# SELECTED TEXT
=== Section Start ===

Plaintiffs Larry and Cynthia Gilbert, as guardians of their daughter, Laura, appeal the dismissal of their medical malpractice action against the defendant medical care providers. The trial court dismissed the action on the grounds that it is barred by the statute of limitations in RCW 4.16.350. At issue here is the propriety of that ruling.
Laura Gilbert was born at Sacred Heart Medical Center on June 19, 1977, by way of emergency caesarean section. At the time of her birth, Laura was postmature. During labor, Laura’s heart rate dropped twice, prompting the caesarean delivery.
A few days after Laura’s birth, her father met with doctors to discuss the circumstances of her birth. At this time, Laura was experiencing seizures and other medical problems. The only explanation the doctors could provide was that the umbilical cord might have been wrapped around Laura’s neck, depriving her of oxygen.
Laura was diagnosed with cerebral palsy. In November 1978, her parents took her to the Child Development and Mental Retardation Center at the University of Washington. The Center concluded that asphyxiation before or at birth caused Laura’s cerebral palsy. It thus became obvious to the Gilberts that their daughter was brain damaged, and that the damage related to events surrounding her birth. They had some concern that improper care had caused Laura’s condition, and that her brain damage might have been avoided had a caesarean section been performed earlier.
These concerns led Laura’s father to seek legal counsel *373in 1979, regarding a possible malpractice action against the physicians and health care providers involved in Laura’s birth. Two attorneys and Laura’s godfather, who is a physician, evaluated the case and found no basis for a medical malpractice action.
The Gilberts subsequently moved to New Mexico and continued to seek medical evaluation and treatment of their daughter’s condition. After encountering great expense for spinal surgery Laura needed in 1990, the Gilberts again sought legal counsel in May 1991, regarding a possible medical malpractice action. This time their attorney advised them that there may have been deviation from the community standard of care during Laura’s birth and that they did have a potential malpractice claim.
The Gilberts filed this action on Laura’s behalf on April 13, 1992. The trial court dismissed the action on summary judgment, finding it barred by the statute of limitations set forth in RCW 4.16.350. The Gilberts appealed directly to this court, arguing that their action was not time barred and, if it was, that such a limitations period unconstitutionally deprived their daughter of legal redress.

=== Section End ===

# STORED DATA
=== Section Start ===

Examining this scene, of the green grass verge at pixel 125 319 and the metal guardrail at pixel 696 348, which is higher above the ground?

=== Section End ===

# TASKS
1. From the Gilbert opinion, extract the passage starting at "Plaintiffs Larry and" and ending at "of that ruling.".
2. According to the Gilbert opinion, what led the Gilberts to seek legal counsel again in May 1991?

# RESULTS
1.
Plaintiffs Larry and Cynthia Gilbert, as guardians of their daughter, Laura, appeal the dismissal of their medical malpractice action against the defendant medical care providers. The trial court dismissed the action on the grounds that it is barred by the statute of limitations in RCW 4.16.350. At issue here is the propriety of that ruling.

2. They had faced great expense for spinal surgery that Laura needed in 1990. This led them to ask again about a possible medical malpractice action.